Validation crisis in animal models of drug addiction: Beyond non-disordered drug use toward drug addiction

In standard drug self-administration settings, animals have no choice than drug use. As a result, serious doubt exists about the interpretation of drug use in experimental animals. Is it symptomatic of an underlying addiction state or merely an expectable response to lack of choice? This incertitude in turn casts a shadow over many behavioral and neurobiological changes that have been well documented in animals following extended drug self-administration. Do they reflect pathological dysfunctions or normal neurobiological adaptations? Here I address these questions by focusing on intravenous cocaine self-administration in the rat as a paradigm example. Overall, available evidence shows that when a valuable behavioral option, even a biologically or physiologically inessential one, is made available during access to cocaine self-administration, most rats readily abstain from cocaine use in favor of the alternative reward regardless of the amount of past cocaine use. Only a small minority of rats continue to self-administer the drug despite the opportunity of making a different choice. This pattern of results (i.e., abstinence in most rats; cocaine preference in few rats) maps well onto what is currently known about the epidemiology of human cocaine addiction. It is thus possible that the minority of cocaine-preferring rats would be homologous to the minority of human cocaine users with a diagnosis of addiction while the remaining majority of abstinent rats would be resilient to cocaine addiction. Choice could represent an objective method of selection of addicted animals for future research on the neurobiological dysfunctions that are hypothesized to underlie cocaine addiction. Other competing interpretations of the same pattern of results are also discussed at the end of this review.

The science of making drug-addicted animals.

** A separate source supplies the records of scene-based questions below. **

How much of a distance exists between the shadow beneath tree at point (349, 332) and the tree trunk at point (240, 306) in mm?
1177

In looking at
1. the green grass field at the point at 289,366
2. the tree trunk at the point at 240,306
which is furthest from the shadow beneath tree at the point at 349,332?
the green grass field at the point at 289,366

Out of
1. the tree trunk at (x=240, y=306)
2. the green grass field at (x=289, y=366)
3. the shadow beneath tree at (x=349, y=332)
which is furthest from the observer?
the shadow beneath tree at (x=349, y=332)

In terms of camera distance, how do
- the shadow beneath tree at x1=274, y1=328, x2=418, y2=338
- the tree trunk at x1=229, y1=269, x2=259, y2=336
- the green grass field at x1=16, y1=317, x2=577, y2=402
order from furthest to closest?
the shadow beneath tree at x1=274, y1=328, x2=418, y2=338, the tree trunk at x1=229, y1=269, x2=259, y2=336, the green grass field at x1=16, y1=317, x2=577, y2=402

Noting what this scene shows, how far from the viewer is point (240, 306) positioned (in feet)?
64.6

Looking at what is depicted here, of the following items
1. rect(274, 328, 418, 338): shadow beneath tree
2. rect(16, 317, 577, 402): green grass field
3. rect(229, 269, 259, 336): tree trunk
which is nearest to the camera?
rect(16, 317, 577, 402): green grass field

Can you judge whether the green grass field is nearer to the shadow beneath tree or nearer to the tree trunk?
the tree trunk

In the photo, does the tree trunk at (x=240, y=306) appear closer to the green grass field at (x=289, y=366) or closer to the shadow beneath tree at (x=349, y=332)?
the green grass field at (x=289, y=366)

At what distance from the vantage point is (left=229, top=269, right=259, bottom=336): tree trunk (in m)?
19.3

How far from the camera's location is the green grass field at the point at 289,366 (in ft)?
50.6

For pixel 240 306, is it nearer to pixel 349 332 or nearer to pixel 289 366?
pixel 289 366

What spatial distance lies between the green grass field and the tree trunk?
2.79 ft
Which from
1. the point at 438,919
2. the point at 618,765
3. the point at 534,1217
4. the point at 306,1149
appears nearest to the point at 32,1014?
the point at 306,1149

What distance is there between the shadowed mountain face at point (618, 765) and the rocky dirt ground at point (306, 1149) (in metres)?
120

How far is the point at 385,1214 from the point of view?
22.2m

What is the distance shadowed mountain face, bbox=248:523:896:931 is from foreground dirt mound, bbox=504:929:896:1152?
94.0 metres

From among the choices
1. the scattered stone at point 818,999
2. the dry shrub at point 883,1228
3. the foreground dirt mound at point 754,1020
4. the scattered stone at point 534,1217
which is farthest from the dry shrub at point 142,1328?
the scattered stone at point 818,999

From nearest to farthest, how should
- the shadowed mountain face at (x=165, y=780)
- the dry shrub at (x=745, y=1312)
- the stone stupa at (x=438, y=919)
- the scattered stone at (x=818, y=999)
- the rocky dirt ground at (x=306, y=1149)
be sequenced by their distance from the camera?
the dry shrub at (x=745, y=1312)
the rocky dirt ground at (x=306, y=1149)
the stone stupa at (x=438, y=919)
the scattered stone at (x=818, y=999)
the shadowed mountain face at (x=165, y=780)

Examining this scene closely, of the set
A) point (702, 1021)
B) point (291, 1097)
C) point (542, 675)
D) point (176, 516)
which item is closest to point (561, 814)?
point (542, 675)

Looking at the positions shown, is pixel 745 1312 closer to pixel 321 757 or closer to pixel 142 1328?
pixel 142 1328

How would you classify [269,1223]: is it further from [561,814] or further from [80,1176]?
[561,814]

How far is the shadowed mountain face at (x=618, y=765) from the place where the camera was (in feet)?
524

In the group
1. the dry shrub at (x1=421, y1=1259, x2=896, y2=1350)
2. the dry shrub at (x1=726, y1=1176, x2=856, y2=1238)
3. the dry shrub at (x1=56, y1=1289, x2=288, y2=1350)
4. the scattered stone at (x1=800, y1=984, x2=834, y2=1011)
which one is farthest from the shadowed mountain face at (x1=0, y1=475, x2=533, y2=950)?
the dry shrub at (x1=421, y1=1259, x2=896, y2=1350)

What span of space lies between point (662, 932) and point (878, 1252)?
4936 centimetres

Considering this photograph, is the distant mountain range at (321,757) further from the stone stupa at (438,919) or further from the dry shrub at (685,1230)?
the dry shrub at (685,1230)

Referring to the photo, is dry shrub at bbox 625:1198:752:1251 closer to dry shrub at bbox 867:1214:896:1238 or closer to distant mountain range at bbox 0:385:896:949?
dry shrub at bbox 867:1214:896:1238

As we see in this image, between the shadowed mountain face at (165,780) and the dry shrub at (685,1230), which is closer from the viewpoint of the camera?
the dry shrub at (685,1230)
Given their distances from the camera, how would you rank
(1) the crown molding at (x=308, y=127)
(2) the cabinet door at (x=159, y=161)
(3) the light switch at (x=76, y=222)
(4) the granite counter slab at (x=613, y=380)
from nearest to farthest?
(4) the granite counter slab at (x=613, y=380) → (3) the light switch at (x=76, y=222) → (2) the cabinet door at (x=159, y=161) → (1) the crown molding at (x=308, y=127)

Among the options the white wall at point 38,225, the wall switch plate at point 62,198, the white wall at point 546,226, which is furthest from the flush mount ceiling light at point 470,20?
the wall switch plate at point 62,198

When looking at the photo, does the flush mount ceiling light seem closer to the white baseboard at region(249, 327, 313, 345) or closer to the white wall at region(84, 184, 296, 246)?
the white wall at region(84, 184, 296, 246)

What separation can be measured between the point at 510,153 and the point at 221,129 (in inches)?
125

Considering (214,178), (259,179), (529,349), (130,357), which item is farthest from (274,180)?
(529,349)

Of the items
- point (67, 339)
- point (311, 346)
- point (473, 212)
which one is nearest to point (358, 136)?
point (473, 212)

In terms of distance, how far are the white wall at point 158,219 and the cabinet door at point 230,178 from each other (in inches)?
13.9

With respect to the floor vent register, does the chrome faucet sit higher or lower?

Research involving animal models of drug addiction can be viewed as a sort of reverse psychiatry. Contrary to clinicians who seek to treat addicted people to become and remain abstinent, researchers seek to make drug-naïve animals addicted to a drug with known addictive properties in humans. The goals of this research are to better understand the neuroscience of drug addiction and, ultimately, to translate this knowledge into effective treatments for people with addiction. The present review will not cover the vast literature that has accumulated over the past 50 years on animal models of drug addiction. It is instead more modestly devoted to recent research spanning the past decade on drug self-administration-based models of addiction in the rat (the animal species most frequently used in the field), with a special focus on current efforts to model compulsive cocaine use as opposed to nonaddictive use. Surprisingly, it turns out that modeling compulsive cocaine use in rats is possible but more difficult than previously thought. In fact, it appears that resilience to cocaine addiction is the norm in rats. As in human cocaine users, only few individual rats would be vulnerable. This conclusion has several important implications for future research on the neuroscience of cocaine addiction and on preclinical medication development.